Damp cloth sensor

A little project I’m considering need to detect when a piece of fabric gets damp or wet. My brainstorming fizzled, so I thought I’d ask for ideas. There has to be a simple and cheap way to do this.

What I’m looking for is a way to tell when a piece of cloth at least 18" square gets water on it in one or more places. I can’t use a single spot sensor because of the large area. The sensor needs to be flexible, somewhat durable and safe to wear. The available humidity and rain sensors don’t seem to fit, and I can’t use the houseplant soil monitoring trick with the nails.

So, anybody have any suggestions on how to do this? It doesn’t have to be very accurate, or pretty.


tie one end of the cloth to ground & one end to an analog input pin, with its internal pullups turned on. You will get a nice measurement that will correspond to the resistance between the 2 sides of the cloth: 1023 w/ no water & something less than that when there is water between the 2 points. Use conductive fabric or thread to make the connections to the cloth if you want a softer sensor that extends into the fabric.

I am not sure that last method would work. As I see it the problem would be the conductivity when the cloth was dry would not change much when it was wet in just one spot and not the whole length.

What I would try is to get some embodying metallic thread and make sure it conducts, that is it hasn’t got a plastic coating.
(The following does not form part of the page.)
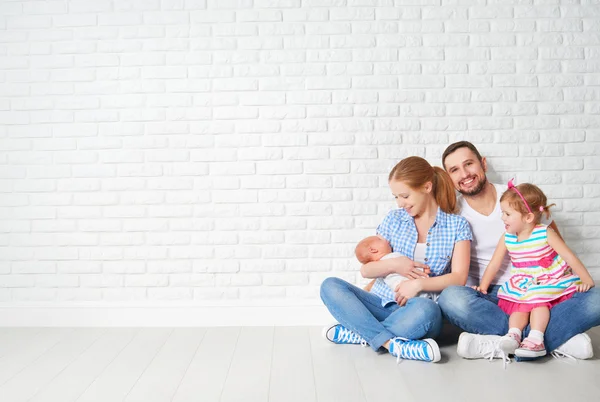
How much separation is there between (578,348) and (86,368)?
216cm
Then use it to stitch lines from top to bottom closely spaced. Connect up alternate lines so you in effect have inter meshing fingers only a few mm apart. Then if any part of the cloth got wet there would be a measurable resistance change.

conductive thread here: http://www.sparkfun.com/commerce/product_info.php?products_id=8549

all of the “metallic” thread that you get in fabric/craft stores is not conductive

a p.s edit: mike is right. your sensor won’t trigger unless there is a solid area of water touching both of your sensing electrodes.

Thanks for the idea. I tested it on a small area and it works pretty well.

Mike is right about the distance between the wires being a factor. However, I think I can get good coverage with creative use of tape and some thin wires. Or maybe even aluminum foil ;). I’ll make an interlacing 'E’s pattern so that any wet spot with a diameter larger than an inch or so will bridge between ground and analog in. I think it will do just what I need.


Might try something like this http://www.hobby-boards.com/catalog/product_info.php?cPath=21&products_id=1544

Hey I had one of these sensors in an electronics projects kit I got for Christmas in 1963! :slight_smile:
I didn’t know they were still around.
After a time the traces become detached from base board, it helps if you don’t rub it to dry it.

An Update:
The damp cloth sensor worked great on the workbench. I taped aluminum foil strips to the piece of cloth and wired that to the ground and analog pin. It could detect any wet spot more than about 1.5" across, which was good. To make it less sensitive to noise, I set a threshold that had it had to cross for at least 30 readings in a row. The tests I ran on it (after debugging) all went really well.
Unfortunately, it did not fare so well in “field” conditions. For some reason the analog readings would drop over time until the threshold was tripped, even if the cloth was dry. So over a period of a couple of hours, I almost always got a false positive, which means it wouldn’t run unattended.

Anyway, it was just an idea. If anyone else wants to run with it be my guest.